7. CSKA Moscow (6th) vs. Dinamo Moscow (4th): X
Sunday, 21 March 2010, Luzhniki Stadium
CSKA was frustrated for the most of the night against defensive-minded Amkar, who managed to keep a clean sheet for the most of the evening. But just as time was evaporating, Keisuke Honda came to the rescue and saved the Army Men. Their next task is against a much-improved Dinamo side that has already seen several of it's winter signings pay off.
Dinamo shocked Spartak at the Luzhniki Stadium with a goal from veteran midfielder Igor Semshov, who returned to the club in January after a one-year stay in St. Petersburg. Fellow signees Andriy Voronin and Edgaras Cesnauskis looked lively. Even a minor head injury to center back Alexandru Epureanu couldn't keep the Moldova captain out of action.
They'll look to do more of the same facing another city rival at the Sparrow Hills palace. They also have history working in their favor, as the visiting team has won eight of the last 10 meetings. Fresh off their Champions League triumph, CSKA should be brimming with confidence and looking to continue their success at home. But this new-look Dinamo squad should be good enough to steal a point.

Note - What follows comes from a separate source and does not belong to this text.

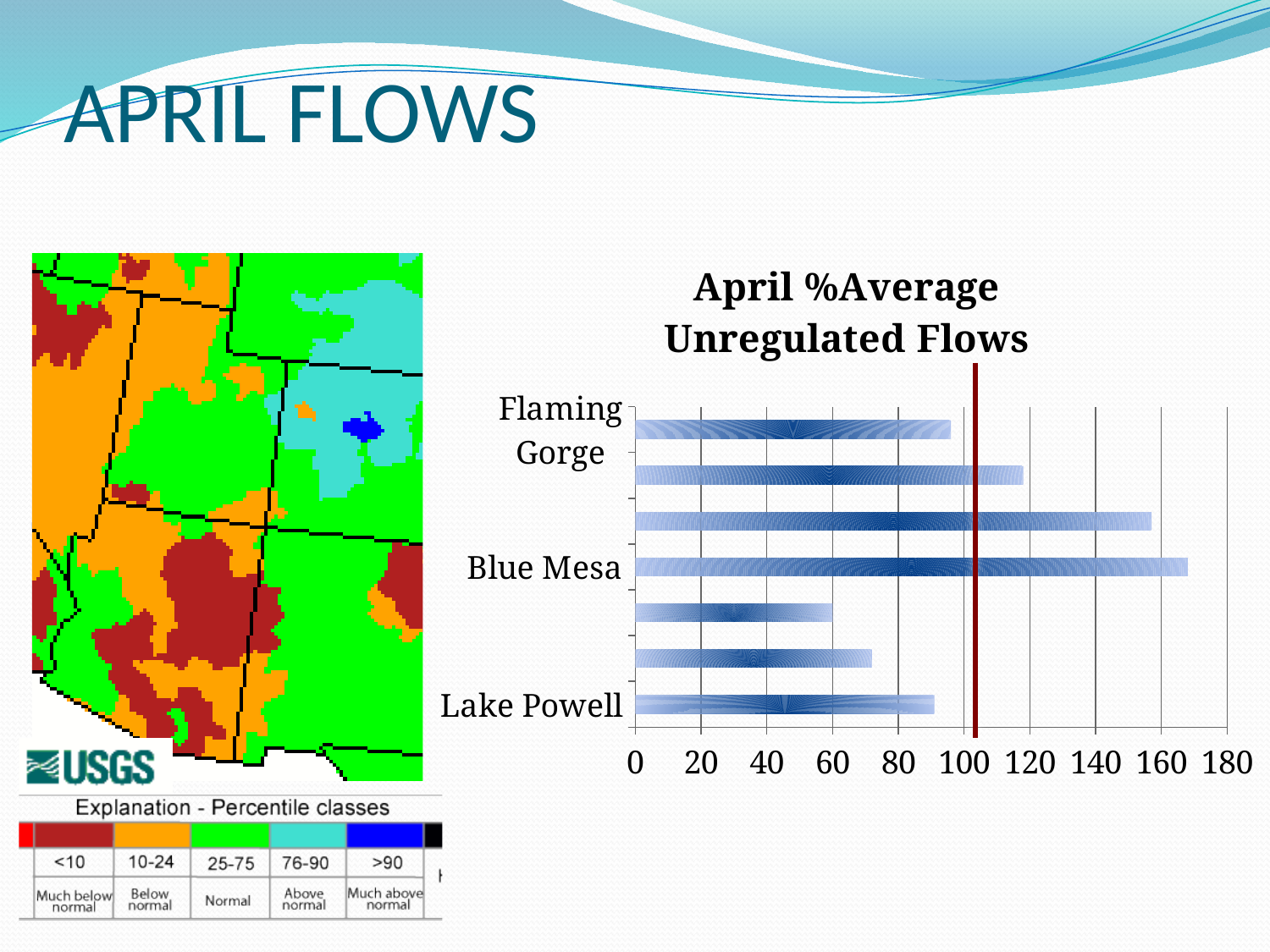
In the April %Average Unregulated Flows chart, is the value of the bar labelled Blue Mesa greater or less than 160? greater In the April %Average Unregulated Flows chart, is the value of the bar labelled Lake Powell greater or less than 80? greater What kind of chart is shown on the right side of the slide? bar chart In the April %Average Unregulated Flows chart, what is the highest value shown on the horizontal axis? 180 In the April %Average Unregulated Flows chart, which is larger: the bar labelled Blue Mesa or the bar labelled Lake Powell? Blue Mesa What is the title of the chart on the right side of the slide? April %Average Unregulated Flows In the April %Average Unregulated Flows chart, is the value of the bar labelled Lake Powell greater or less than 100? less In the April %Average Unregulated Flows chart, which labelled category has the longest bar? Blue Mesa In the April %Average Unregulated Flows chart, how many bars are plotted in total? 7 In the April %Average Unregulated Flows chart, how many category labels are shown on the vertical axis? 3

8. Tom Tomsk (1st) vs. Rubin Kazan (3rd): 2
Monday, 22 March 2010, Trud Stadium
While it was hardly a match that stuck out in anyone's mind when the schedule was released, there's suddenly a little more to play for when the two sides meet up on Monday. Both clubs recorded 2-0 victories and sit atop the league table.

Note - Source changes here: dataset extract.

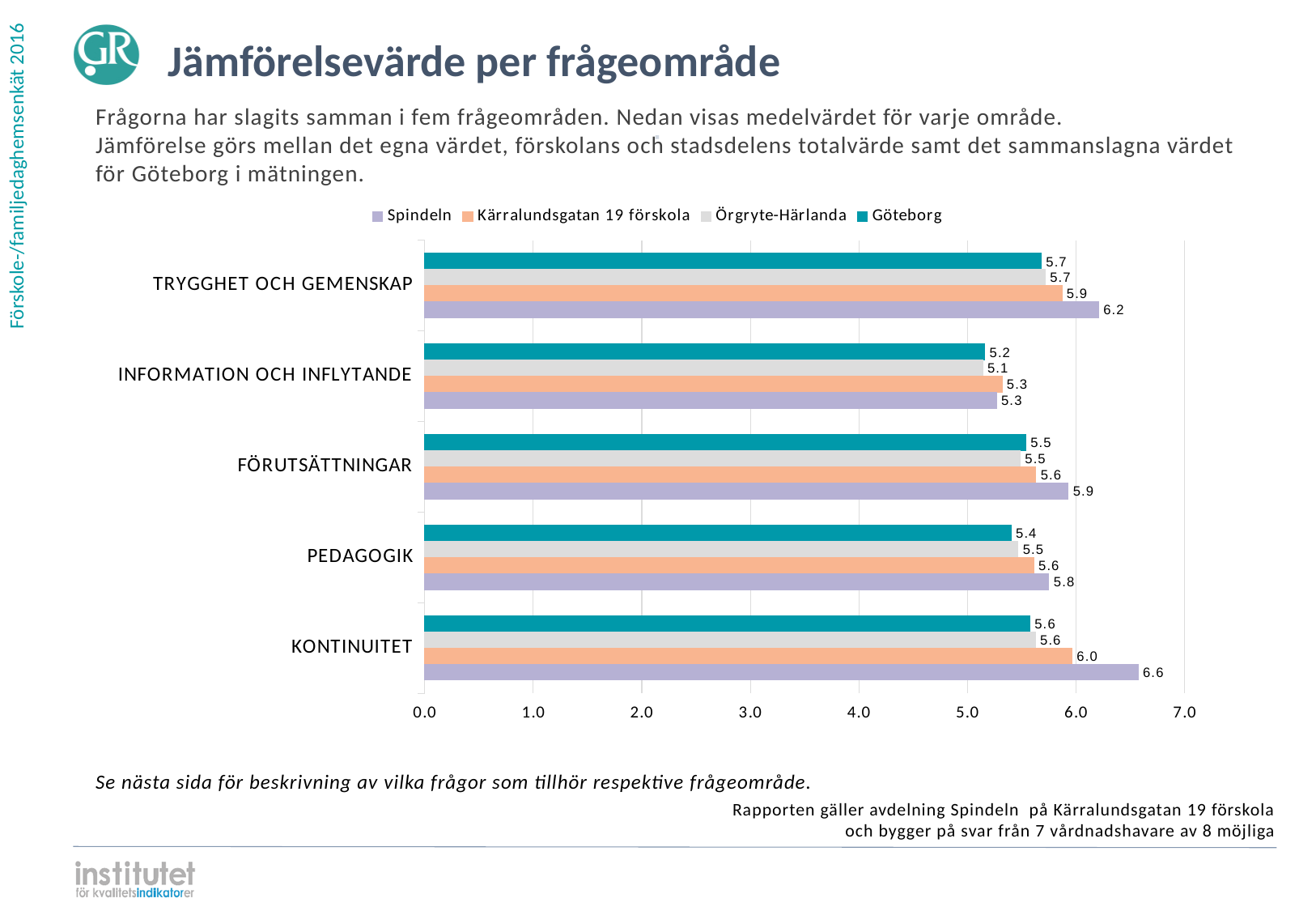
What is the value for Göteborg in the INFORMATION OCH INFLYTANDE category? 5.2 In which category does Spindeln have its lowest value? INFORMATION OCH INFLYTANDE How many question areas (categories) are shown on the chart? 5 What is the value for Örgryte-Härlanda in the TRYGGHET OCH GEMENSKAP category? 5.7 Which is larger in the FÖRUTSÄTTNINGAR category: the Spindeln value or the Kärralundsgatan 19 förskola value? Spindeln What is the difference between the Spindeln value and the Göteborg value in the KONTINUITET category? 1.0 In which category does Spindeln have its highest value? KONTINUITET What is the maximum value shown on the horizontal axis? 7.0 What kind of chart is shown on the slide? Bar chart What is the value for Spindeln in the KONTINUITET category? 6.6 What is the value for Kärralundsgatan 19 förskola in the PEDAGOGIK category? 5.6 How many series does the legend list? 4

Tomsk hit the jackpot as striker Sergei Kornilenko—on loan from Zenit St. Petersburg—smashed a second-half double in Rostov. Kornilenko was the Tomi's leading scorer last season when he was bought by Zenit.
Rubin on the other hand, needed to wait 88 minutes before a break in Lokomotiv's defense, but the defending champions earned the three points in Kazan even without the services of many top players. The journey for Rubin continues into uncharted waters, as the club has never been taxed this heavily with matches during a two-week span of time.
Kurban Berdiyev's squad should be decently well recovered in time to make the trip east, and they have proved to have more than adequate depth to win even without several starters. Rubin's road pedigree—they are the only team in 2009 to win 10 matches away from home—should carry them through.
The cavalry will be waiting as Rubin march into Tomsk.
Season Record: 4-4 (.500)
Current Champions: Rubin Kazan (2)
It didn't look certain for a long time, but the champions pulled out some late magic as substitute Andrei Gorbanets and Aleksandr Bukharov scored rapid fire to derail the Lokomotives. Although the Russian Champions fell deep into extra time in Wolfsburg, Rubin's title should be safe for at least another week of RPL activity.